• _What is required_: Give back only the lines from the one with "How much space" through the last line of the data, exactly as they appear.

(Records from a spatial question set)
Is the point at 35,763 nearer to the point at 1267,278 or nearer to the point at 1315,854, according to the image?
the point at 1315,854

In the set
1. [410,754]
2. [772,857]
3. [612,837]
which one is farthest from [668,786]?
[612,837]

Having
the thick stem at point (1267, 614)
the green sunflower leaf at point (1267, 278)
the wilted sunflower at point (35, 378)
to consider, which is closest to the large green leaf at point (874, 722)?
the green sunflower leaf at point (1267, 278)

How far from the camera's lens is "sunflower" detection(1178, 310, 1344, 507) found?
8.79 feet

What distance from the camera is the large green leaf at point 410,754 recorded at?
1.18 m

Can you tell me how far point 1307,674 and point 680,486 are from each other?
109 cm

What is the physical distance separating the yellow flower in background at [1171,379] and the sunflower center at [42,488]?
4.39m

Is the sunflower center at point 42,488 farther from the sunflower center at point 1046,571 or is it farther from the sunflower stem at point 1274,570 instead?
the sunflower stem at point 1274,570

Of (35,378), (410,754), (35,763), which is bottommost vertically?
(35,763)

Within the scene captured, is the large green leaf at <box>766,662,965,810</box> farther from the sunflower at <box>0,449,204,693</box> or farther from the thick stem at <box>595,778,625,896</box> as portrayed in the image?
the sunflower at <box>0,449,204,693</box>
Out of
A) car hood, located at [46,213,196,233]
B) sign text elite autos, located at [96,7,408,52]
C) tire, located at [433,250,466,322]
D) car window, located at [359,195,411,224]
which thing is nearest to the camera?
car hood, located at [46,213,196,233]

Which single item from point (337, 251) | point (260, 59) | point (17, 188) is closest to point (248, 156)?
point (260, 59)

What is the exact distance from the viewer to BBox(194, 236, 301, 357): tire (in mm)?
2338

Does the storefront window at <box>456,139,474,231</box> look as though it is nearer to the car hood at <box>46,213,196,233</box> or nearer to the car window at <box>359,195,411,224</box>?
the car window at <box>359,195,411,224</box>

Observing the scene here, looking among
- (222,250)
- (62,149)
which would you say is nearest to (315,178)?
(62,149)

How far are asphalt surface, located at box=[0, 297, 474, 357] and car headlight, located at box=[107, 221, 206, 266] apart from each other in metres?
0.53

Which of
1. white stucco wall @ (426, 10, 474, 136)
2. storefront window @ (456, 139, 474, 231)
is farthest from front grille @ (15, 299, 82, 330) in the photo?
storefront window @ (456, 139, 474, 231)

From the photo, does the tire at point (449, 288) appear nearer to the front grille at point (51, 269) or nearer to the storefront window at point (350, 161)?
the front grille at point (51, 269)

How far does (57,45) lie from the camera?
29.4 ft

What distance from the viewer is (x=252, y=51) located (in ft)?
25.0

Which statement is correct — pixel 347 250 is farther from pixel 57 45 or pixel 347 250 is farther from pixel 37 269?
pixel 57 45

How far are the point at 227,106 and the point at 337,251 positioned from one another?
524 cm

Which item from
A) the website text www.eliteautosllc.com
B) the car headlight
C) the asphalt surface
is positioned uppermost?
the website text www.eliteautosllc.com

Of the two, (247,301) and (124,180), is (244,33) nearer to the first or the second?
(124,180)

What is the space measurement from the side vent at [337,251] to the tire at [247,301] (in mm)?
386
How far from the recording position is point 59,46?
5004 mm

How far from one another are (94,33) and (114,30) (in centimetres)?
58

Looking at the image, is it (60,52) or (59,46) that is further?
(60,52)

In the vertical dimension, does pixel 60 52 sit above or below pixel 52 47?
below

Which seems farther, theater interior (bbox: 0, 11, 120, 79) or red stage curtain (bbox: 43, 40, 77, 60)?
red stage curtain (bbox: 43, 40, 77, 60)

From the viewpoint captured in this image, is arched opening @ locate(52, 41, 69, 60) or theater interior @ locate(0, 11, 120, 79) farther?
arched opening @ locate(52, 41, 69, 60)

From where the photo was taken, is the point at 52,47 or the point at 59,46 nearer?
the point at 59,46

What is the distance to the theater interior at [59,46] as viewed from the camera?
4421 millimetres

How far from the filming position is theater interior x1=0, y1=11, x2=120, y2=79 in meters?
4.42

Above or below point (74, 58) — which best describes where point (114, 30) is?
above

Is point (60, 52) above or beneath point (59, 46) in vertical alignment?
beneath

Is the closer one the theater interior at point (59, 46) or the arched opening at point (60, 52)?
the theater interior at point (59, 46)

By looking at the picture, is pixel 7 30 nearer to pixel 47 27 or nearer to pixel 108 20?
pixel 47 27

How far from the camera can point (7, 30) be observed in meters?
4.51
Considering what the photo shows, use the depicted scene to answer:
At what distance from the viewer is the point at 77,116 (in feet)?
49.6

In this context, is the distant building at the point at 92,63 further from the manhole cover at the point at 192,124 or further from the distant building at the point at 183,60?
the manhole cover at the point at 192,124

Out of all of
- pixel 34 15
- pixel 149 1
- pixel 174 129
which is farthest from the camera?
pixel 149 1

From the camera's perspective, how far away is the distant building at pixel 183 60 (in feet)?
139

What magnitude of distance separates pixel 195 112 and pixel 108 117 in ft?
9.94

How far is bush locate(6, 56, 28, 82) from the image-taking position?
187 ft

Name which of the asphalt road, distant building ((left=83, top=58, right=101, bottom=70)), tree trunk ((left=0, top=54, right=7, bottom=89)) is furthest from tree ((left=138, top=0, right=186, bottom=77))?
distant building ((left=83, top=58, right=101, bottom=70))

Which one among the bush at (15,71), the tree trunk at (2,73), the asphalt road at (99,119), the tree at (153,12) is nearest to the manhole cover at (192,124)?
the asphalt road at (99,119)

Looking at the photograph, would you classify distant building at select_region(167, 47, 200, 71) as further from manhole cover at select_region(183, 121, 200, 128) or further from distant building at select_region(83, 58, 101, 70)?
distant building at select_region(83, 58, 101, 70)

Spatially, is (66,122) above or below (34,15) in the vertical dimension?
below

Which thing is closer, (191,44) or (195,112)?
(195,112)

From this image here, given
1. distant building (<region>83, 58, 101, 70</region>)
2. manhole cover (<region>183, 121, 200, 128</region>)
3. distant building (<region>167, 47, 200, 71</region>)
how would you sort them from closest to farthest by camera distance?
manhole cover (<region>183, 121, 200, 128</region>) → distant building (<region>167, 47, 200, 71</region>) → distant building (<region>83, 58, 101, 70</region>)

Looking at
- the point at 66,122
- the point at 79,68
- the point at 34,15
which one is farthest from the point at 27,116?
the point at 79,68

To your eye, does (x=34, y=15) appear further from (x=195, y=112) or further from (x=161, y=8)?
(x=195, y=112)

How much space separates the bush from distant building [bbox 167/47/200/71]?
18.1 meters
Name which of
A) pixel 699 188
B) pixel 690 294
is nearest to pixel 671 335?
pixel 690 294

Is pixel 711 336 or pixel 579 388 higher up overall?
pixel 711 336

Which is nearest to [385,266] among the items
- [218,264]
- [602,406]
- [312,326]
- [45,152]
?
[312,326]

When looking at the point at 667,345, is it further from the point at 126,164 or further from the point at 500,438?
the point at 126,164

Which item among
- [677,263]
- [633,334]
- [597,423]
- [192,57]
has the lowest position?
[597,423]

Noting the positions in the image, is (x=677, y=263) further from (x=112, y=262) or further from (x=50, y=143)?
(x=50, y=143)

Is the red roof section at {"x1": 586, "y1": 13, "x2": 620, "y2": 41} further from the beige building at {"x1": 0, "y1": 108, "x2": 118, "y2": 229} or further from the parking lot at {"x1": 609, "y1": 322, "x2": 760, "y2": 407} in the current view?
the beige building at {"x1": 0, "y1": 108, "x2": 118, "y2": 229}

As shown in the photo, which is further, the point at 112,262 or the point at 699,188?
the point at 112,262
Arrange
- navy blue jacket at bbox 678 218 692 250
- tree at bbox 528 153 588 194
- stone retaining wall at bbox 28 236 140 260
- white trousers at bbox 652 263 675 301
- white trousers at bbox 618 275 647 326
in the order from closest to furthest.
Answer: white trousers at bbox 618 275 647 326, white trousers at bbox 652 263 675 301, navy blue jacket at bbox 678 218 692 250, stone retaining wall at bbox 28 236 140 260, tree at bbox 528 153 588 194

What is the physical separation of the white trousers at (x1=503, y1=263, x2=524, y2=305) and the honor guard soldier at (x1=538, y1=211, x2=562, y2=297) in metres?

• _Worked solution_:
How much space separates the bush from distant building [bbox 167/47/200/71]?
18.1 meters
Name which of
A) pixel 699 188
B) pixel 690 294
is nearest to pixel 671 335?
pixel 690 294

Is pixel 711 336 or pixel 579 388 higher up overall?
pixel 711 336

Which is nearest to [385,266] among the items
- [218,264]
- [602,406]
- [312,326]
- [45,152]
?
[312,326]

When looking at the point at 667,345, is it further from the point at 126,164 or further from the point at 500,438?
the point at 126,164

Which item among
- [677,263]
- [633,334]
- [597,423]
- [192,57]
has the lowest position?
[597,423]

Noting the positions in the image, is (x=677, y=263) further from (x=112, y=262) or further from (x=50, y=143)?
(x=50, y=143)

Is the red roof section at {"x1": 586, "y1": 13, "x2": 620, "y2": 41} further from the beige building at {"x1": 0, "y1": 108, "x2": 118, "y2": 229} or further from the parking lot at {"x1": 609, "y1": 322, "x2": 760, "y2": 407} in the current view?
the beige building at {"x1": 0, "y1": 108, "x2": 118, "y2": 229}

As shown in the photo, which is further, the point at 112,262 or the point at 699,188?
the point at 112,262
Arrange
- navy blue jacket at bbox 678 218 692 250
- tree at bbox 528 153 588 194
- stone retaining wall at bbox 28 236 140 260
- white trousers at bbox 652 263 675 301
- white trousers at bbox 618 275 647 326
in the order from closest to furthest.
Answer: white trousers at bbox 618 275 647 326, white trousers at bbox 652 263 675 301, navy blue jacket at bbox 678 218 692 250, stone retaining wall at bbox 28 236 140 260, tree at bbox 528 153 588 194

What is the physical separation of the white trousers at (x1=503, y1=263, x2=524, y2=305) and the honor guard soldier at (x1=538, y1=211, x2=562, y2=297) in metres?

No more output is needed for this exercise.